Baptist Standard:
ABILENE—Christians who advocate gun rights on grounds of self-defense have lost sight of the radical nature of Jesus’ message, a Hardin-Simmons University professor told a student-initiated forum on gun violence.
“Americans have a deep love of salvific violence, the idea that with the use of force—the use of deadly force—against the right kind of people, we can make things turn out OK,” said Rodney Taylor, assistant professor of theology at HSU. “I think the cross, however, says something very different. What we see in the cross is the overcoming of violence, not through resistance, but rather through trust in God.”
Speaking on “God and Guns: The Way of Jesus in a Violent World,” Taylor critiqued the argument of self-defense as a natural right by comparing and contrasting it to Christian beliefs about premarital sex. To non-Christians, a prohibition against sex outside marriage seems like a “strange command,” he noted.
“But there are a lot of other strange commands there that Jesus gives us that seem counterintuitive,” he said. “I think the problem with the natural right of self-defense is that it loses sight of the kind of radical message that we see in the gospel—this radical approach that Jesus gives us that is counterintuitive, that doesn’t really seem to fit.”
The reason it doesn’t fit is because it is nonsense fabricated entirely out of their minds rather than being found in the Bible.
We’ve covered this before in Christians, The Second Amendment And The Duty Of Self Defense. There are at least a couple of problems with this forum and its pronouncements on guns. First, professors in anything, those who have spent vast quantities of money and time in so-called “higher education,” want to believe that they’ve discovered something new, something exciting, something breathtaking, something no one has ever seen.
To get a little pointy headed here and diverge into a sidebar comment that few of my readers will know about (but these professors will), this is one of the features of the so-called new perspectives in Paul and N. T. Wright. No one before him, he must necessarily believe, not Augustine, not Anselm, not Calvin, not Beza, not W.G.T. Shedd, not Hodge, not Dabney, and on the list could go, has gotten it right. God left it to him to really explain what the apostle Paul was saying. Everyone else in history was wrong.
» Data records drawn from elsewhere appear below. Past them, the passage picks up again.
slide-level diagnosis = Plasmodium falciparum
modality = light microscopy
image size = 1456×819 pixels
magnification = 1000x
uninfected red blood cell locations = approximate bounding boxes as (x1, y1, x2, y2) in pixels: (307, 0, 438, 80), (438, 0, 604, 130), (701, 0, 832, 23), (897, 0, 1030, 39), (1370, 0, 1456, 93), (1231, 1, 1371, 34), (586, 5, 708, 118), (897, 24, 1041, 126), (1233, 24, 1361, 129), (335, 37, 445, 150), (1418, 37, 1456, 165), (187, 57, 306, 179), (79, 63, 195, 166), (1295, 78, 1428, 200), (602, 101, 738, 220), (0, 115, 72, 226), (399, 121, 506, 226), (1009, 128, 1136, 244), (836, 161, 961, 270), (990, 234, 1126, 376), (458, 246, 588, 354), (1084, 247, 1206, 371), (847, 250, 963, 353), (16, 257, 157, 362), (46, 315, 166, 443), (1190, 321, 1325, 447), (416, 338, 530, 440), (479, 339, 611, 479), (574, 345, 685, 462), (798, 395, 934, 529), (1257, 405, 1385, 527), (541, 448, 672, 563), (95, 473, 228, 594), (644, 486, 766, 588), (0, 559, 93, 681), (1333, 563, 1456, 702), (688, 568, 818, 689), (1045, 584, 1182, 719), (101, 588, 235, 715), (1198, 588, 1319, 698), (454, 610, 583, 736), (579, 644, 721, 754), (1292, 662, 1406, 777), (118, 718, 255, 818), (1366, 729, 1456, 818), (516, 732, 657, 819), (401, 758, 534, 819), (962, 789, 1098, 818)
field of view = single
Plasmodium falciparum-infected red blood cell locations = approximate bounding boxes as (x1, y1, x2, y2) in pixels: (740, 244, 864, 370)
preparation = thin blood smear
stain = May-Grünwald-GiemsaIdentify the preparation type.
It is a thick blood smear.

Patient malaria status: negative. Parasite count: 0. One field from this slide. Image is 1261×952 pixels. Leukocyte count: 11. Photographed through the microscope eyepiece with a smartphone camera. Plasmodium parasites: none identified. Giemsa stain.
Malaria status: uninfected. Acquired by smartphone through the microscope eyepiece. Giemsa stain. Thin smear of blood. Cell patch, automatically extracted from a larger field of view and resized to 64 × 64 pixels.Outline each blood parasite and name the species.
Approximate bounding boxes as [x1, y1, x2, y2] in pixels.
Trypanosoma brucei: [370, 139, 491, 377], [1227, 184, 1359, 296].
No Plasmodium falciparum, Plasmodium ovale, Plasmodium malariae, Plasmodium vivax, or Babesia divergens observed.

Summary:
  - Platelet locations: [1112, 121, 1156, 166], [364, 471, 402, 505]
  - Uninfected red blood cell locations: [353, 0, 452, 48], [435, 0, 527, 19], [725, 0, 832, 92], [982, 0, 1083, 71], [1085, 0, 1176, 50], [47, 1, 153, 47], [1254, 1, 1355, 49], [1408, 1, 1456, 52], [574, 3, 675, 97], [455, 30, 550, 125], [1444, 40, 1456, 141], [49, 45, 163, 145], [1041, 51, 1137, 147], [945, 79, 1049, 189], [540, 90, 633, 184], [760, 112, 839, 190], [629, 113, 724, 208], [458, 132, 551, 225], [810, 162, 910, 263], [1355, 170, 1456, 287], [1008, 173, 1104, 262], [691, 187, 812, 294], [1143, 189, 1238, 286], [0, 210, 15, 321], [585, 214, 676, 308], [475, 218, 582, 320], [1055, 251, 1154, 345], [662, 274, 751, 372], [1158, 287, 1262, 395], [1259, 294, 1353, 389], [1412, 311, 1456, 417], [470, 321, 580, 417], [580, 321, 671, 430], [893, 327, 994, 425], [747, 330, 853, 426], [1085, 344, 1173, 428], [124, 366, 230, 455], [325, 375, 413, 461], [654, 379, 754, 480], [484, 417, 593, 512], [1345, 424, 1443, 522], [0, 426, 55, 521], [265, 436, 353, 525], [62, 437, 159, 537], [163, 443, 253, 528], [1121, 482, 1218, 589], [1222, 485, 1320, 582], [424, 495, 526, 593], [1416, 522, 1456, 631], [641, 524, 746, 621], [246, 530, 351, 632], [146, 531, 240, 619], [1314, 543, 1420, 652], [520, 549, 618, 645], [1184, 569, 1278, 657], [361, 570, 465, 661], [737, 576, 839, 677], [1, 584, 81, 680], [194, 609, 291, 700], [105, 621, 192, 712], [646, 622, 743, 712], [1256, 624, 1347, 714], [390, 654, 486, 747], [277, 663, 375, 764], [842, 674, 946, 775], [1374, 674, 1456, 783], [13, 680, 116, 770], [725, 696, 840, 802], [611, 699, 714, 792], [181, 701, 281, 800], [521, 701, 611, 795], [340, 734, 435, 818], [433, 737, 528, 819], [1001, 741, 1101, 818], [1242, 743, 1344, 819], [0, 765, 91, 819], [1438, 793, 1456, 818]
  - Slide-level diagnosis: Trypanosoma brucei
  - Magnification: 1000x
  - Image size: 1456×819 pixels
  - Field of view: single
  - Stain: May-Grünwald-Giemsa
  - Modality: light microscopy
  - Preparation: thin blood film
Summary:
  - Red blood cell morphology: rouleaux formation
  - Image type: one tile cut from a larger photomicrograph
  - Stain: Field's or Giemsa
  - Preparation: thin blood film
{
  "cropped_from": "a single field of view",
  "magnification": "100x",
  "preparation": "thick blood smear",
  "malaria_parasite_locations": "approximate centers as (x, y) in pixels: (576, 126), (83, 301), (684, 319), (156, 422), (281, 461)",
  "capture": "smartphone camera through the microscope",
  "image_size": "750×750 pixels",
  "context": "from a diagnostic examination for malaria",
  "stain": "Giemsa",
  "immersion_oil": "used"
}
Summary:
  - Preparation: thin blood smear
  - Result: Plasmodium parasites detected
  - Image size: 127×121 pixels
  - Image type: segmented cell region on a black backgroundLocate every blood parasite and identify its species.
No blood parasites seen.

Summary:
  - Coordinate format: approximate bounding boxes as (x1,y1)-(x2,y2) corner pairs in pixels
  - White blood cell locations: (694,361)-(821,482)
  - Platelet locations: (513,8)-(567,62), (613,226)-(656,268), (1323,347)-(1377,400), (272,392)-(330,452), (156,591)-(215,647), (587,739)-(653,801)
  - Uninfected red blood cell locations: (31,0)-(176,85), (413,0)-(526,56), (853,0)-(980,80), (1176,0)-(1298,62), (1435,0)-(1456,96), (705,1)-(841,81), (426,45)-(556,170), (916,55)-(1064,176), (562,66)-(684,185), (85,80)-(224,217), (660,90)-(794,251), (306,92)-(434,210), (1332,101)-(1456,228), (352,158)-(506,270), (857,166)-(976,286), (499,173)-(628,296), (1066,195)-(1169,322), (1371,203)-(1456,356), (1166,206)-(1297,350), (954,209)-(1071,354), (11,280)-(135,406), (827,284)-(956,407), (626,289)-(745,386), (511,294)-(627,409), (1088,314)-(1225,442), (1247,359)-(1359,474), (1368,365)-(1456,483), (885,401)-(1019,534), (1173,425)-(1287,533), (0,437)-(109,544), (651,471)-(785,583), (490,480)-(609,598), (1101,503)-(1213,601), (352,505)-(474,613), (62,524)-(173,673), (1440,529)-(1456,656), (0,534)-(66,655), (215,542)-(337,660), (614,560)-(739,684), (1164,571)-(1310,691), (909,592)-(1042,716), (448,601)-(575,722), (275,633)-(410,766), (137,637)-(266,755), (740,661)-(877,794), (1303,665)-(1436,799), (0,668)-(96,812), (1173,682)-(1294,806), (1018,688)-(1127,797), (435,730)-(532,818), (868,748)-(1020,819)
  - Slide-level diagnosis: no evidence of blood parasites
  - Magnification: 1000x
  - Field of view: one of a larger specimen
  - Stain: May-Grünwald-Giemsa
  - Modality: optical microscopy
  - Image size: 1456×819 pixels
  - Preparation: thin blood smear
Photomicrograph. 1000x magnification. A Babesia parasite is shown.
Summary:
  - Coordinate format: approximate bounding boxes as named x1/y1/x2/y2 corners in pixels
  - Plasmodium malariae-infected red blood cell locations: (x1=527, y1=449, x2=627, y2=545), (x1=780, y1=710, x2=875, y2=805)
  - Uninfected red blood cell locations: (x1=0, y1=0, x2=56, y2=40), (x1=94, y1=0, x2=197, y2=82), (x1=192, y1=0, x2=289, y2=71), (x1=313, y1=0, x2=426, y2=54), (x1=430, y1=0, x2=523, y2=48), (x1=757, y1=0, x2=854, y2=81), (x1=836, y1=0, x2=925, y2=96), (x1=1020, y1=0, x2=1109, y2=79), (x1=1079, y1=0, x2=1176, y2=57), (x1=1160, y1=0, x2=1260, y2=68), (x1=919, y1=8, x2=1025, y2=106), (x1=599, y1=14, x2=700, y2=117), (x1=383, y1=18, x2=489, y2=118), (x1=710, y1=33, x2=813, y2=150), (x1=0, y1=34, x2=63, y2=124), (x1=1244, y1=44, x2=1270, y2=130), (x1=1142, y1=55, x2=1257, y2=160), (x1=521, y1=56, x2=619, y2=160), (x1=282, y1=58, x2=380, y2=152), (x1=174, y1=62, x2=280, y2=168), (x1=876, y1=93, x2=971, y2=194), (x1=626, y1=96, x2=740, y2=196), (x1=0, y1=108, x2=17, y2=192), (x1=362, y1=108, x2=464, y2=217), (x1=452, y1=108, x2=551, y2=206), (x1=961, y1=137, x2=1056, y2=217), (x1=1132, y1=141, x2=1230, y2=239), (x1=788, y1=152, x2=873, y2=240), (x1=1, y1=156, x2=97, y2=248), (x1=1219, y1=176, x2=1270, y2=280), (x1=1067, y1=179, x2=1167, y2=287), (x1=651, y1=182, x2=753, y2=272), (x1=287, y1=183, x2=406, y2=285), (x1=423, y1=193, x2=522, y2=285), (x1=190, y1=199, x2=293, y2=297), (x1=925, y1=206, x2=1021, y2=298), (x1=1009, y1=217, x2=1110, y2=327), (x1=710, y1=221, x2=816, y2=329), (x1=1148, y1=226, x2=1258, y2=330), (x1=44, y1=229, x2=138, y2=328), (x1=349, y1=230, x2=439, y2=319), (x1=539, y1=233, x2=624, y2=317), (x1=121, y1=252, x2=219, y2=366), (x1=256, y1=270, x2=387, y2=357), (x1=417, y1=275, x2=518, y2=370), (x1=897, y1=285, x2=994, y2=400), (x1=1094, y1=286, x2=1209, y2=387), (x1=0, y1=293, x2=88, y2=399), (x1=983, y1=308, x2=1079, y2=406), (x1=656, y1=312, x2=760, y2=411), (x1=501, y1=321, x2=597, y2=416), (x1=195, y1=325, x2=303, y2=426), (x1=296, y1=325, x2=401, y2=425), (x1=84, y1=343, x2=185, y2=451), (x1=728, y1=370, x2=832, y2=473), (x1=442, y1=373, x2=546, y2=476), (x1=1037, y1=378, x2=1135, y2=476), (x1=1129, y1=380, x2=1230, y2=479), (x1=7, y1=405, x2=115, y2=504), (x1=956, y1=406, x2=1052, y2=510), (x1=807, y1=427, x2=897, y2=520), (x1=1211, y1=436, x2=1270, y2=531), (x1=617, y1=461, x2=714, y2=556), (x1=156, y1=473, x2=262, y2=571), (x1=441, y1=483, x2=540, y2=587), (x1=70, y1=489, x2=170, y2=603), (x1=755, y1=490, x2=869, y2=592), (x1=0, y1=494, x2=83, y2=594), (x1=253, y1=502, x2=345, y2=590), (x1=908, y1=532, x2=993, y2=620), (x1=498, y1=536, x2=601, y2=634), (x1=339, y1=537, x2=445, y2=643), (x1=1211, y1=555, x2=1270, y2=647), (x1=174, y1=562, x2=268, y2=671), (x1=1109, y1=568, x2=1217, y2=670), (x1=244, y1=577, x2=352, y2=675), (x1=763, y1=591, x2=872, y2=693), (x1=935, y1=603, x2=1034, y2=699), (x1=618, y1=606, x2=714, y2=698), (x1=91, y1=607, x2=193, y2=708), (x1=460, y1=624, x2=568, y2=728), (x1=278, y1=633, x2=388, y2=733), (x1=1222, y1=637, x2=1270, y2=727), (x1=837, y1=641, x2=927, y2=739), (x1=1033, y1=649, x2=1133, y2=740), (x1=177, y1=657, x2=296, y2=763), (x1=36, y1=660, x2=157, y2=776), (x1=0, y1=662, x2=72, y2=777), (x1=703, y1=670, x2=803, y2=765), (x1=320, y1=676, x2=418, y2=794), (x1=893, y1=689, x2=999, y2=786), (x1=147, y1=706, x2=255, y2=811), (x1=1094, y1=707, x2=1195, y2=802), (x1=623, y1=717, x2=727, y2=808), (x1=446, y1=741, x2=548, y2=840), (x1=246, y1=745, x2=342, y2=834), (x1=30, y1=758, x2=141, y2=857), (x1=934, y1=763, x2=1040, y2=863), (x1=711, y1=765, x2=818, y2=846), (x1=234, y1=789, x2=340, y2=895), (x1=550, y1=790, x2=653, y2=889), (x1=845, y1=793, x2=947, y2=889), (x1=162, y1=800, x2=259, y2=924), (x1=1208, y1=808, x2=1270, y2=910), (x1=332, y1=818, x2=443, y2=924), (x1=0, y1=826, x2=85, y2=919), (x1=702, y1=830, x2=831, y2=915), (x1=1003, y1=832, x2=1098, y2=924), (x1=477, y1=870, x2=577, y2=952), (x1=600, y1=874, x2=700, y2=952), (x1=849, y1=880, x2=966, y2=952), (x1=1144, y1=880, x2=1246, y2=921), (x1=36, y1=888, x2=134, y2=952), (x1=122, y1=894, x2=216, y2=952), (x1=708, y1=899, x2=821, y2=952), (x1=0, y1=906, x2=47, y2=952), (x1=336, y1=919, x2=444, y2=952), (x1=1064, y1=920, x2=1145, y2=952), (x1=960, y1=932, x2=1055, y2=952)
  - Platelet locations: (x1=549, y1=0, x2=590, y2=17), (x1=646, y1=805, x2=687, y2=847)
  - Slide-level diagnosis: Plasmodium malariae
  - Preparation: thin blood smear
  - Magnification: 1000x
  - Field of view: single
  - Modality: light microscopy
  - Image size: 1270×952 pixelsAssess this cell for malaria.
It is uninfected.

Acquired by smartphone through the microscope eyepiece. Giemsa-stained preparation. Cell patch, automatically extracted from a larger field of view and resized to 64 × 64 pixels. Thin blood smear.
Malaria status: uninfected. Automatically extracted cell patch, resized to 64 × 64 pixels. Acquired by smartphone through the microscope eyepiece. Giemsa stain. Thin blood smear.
Likewise for this forum, every other theologian was wrong about the justification (and even necessity and duty) of self defense. This is quite an arrogant way to live and think, but academia is shot through with it. The second problem is that this forum is comprised of progressive, contemporary theologians who believe in nothing much except the social gospel. Thus, they want to correct or ameliorate broad, sweeping social ills not by preaching salvation by grace through faith to individuals, but by statist control over the collective.
This is easy, folks. The sixth commandment controls us in this matter. God forbids the opposite of what he enjoins, and He enjoins the opposite of what He forbids. Thou shalt not kill means thou shalt save life. These forum members would sooner allow their wives to be raped and murdered by home invaders than lift a hand to save the one God gave them to protect. Or, they would fight to save their wives, making them to be liars, and worse, profoundly stupid liars because they chose to use one of the least effective weapons to defend the loved ones under their charge.
Take your pick. Silently stand by and watch their wives be raped, or they become liars; not even they believe a word of what they have to say, and so you shouldn’t either. And for the record, God has made no promise to save their wives in home invasions while they silently stand and watch. Let’s make this even more visceral by quoting what I said earlier.
God has laid the expectations at the feet of heads of families that they protect, provide for and defend their families and protect and defend their countries. Little ones cannot do so, and rely solely on those who bore them. God no more loves the willing neglect of their safety than He loves child abuse. He no more appreciates the willingness to ignore the sanctity of our own lives than He approves of the abuse of our own bodies and souls.
God hasn’t called us to save the society by sacrificing our children or ourselves to robbers, home invaders, rapists or murderers. Self defense – and defense of the little ones – goes well beyond a right. It is a duty based on the idea that man is made in God’s image. It is His expectation that we do the utmost to preserve and defend ourselves when in danger, for it is He who is sovereign and who gives life, and He doesn’t expect us to be dismissive or cavalier about its loss.
And even more to the point, “If you believe that it is your Christian duty to allow your children to be harmed by evil-doers (and you actually allow it to happen) because you think Christ was a pacifist, you are no better than a child abuser or pedophile.” So here is a challenge for the forum members. Prove to me and my readers that your views don’t really mean that you wouldn’t save a child being harmed or your spouses being raped. Prove to me that you’re better than a child abuser or pedophile? And if you would act to save a life in this way, why would you choose a means that ensured your failure?